— EXERCISE DIRECTIONS —
Return, with both end lines included, exactly what the data below holds from the line with "Ellis Textured Jacket Wine" through the line with "Ravensburger Puzzle - Asterix", though not the pictures.

— EXERCISE DATA —
==========

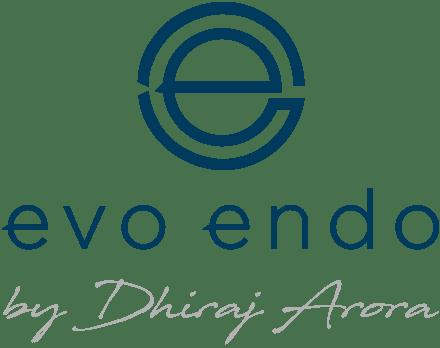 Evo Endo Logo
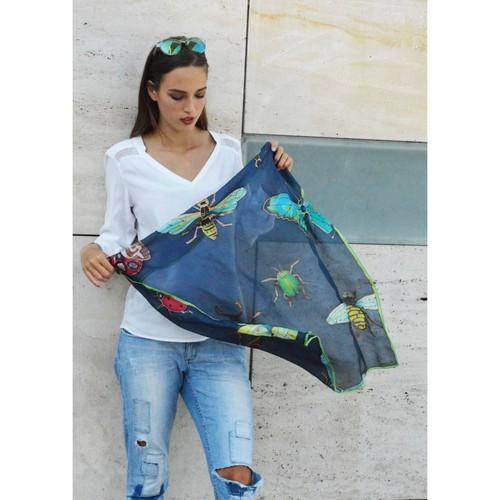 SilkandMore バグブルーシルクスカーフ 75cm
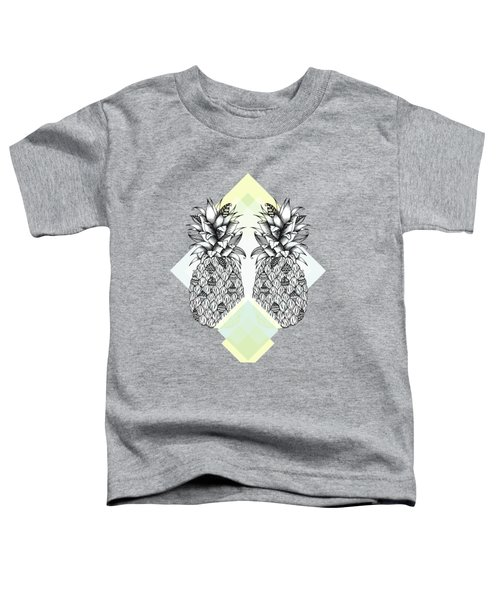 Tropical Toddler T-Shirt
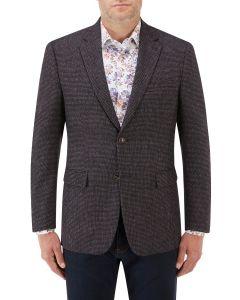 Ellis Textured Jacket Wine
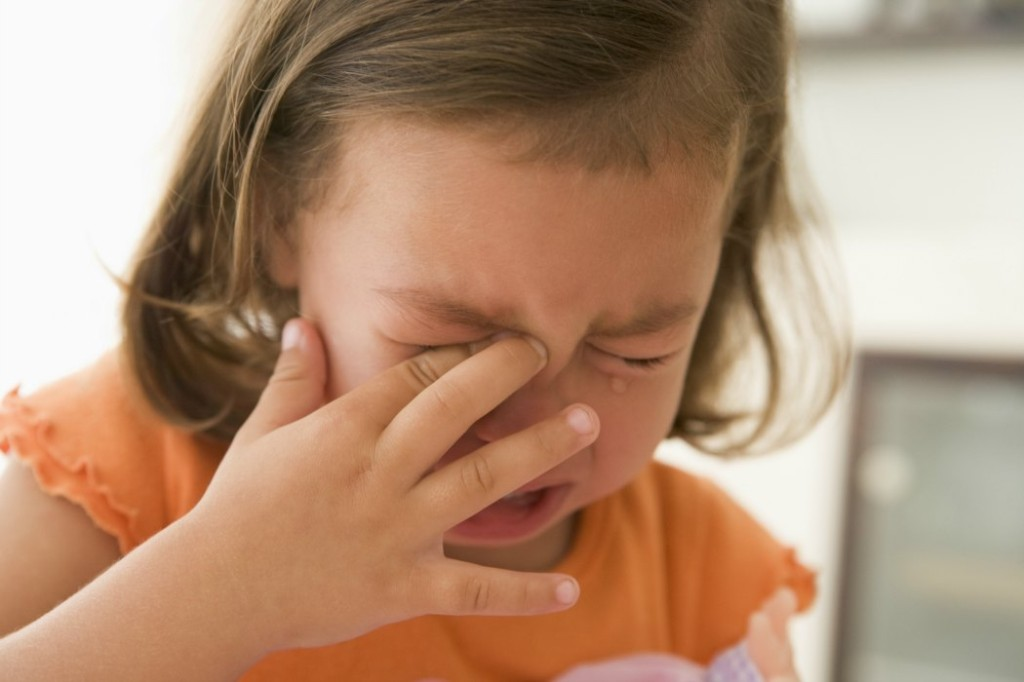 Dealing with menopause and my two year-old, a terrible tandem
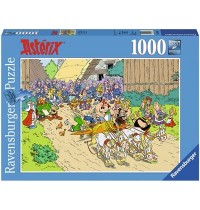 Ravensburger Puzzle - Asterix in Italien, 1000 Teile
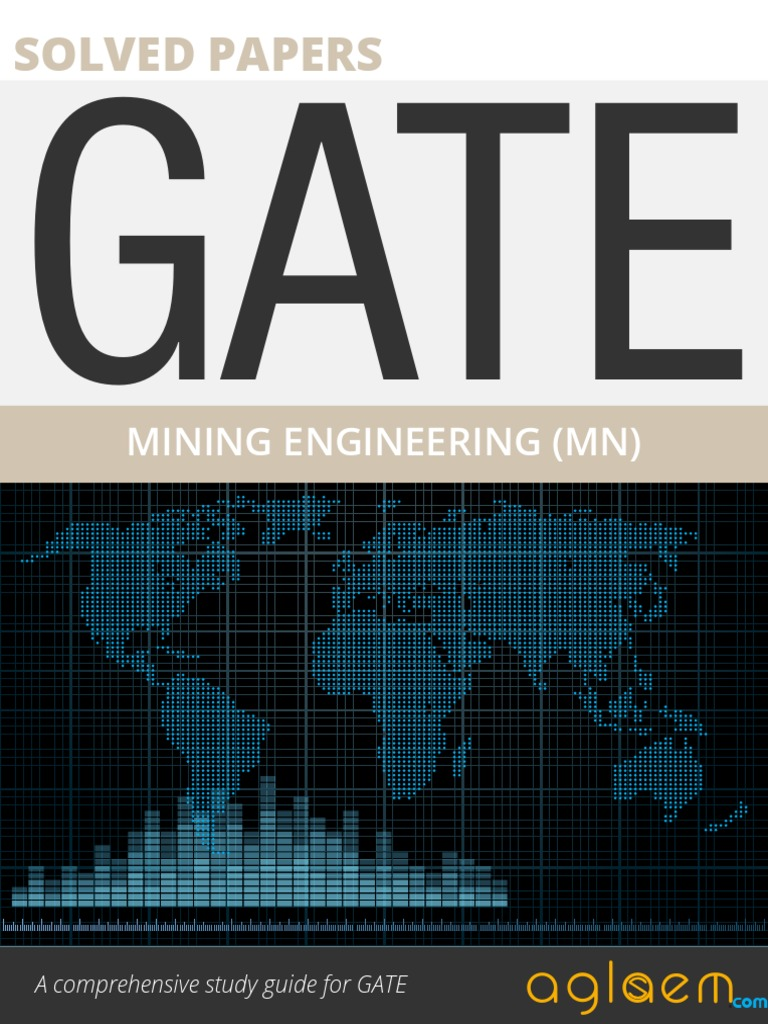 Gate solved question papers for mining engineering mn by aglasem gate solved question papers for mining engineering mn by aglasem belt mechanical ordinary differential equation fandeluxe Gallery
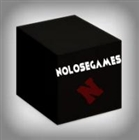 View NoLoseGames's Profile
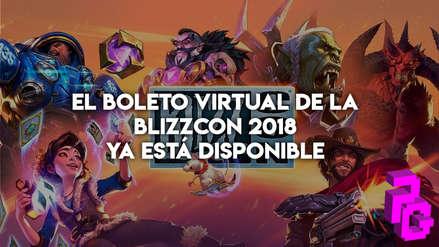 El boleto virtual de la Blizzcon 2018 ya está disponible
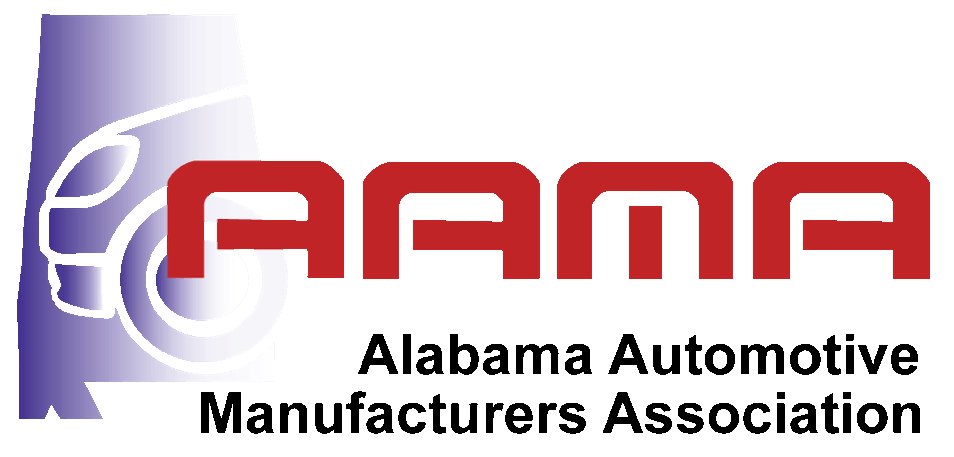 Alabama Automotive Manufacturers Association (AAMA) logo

==========

— RESPONSE AREA —
 Ellis Textured Jacket Wine
 Dealing with menopause and my two year-old, a terrible tandem
 Ravensburger Puzzle - Asterix in Italien, 1000 Teile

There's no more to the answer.